SOURCE EXTRACT:
The B.U. Theater with centralized performance venues of two valuable types, along with attached production and storage facilities was an efficient Theater Center where students could walk just steps from their design classes to painting drops on stage or building millinery in the costume shop. And if the performance venues you rent are union-affiliated, how will they learn to hang lighting instruments, shift sets, etc.? I fear this new plan for presenting the work of B.U. Theater students has not been well thought out.
William Fregosi, BFA 1966
Plenty of exciting changes and additions to CFA!!!! I remember when the building was a Buick showroom.
Liz Gribin CFA 1956
love it. long overdue, wish it had gone on when i was attending but the students and the arts program deserve this. thank you thank you.
This is great news!!The school needs something to enliven that building. For some reason when I was a student there they decided to board up all the windows! This is so strange since an art school should have interested things in the windows for the public to see. I would love to see some creative and colorful banners there and on the Peter Fuller Building too.

QUESTIONS ON THE MATERIAL:
[1] From the reader comments, extract the passage starting at "William Fregosi, BFA" up to and including "Fuller Building too.".
[2] Name every hands-on production task that the first of the reader comments mentions students doing or needing to learn.
[3] According to the reader comments, what did Liz Gribin remember the building once being?

INFORMATION SHOWN:
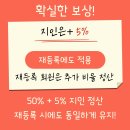 길라잡이 체육관 나성점 이미지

ANSWERS FOR THE TASKS:
[1]
William Fregosi, BFA 1966
Plenty of exciting changes and additions to CFA!!!! I remember when the building was a Buick showroom.
Liz Gribin CFA 1956
love it. long overdue, wish it had gone on when i was attending but the students and the arts program deserve this. thank you thank you.
This is great news!!The school needs something to enliven that building. For some reason when I was a student there they decided to board up all the windows! This is so strange since an art school should have interested things in the windows for the public to see. I would love to see some creative and colorful banners there and on the Peter Fuller Building too.

[2]
Painting drops on stage
Building millinery in the costume shop
Hanging lighting instruments
Shifting sets

[3] A Buick showroom.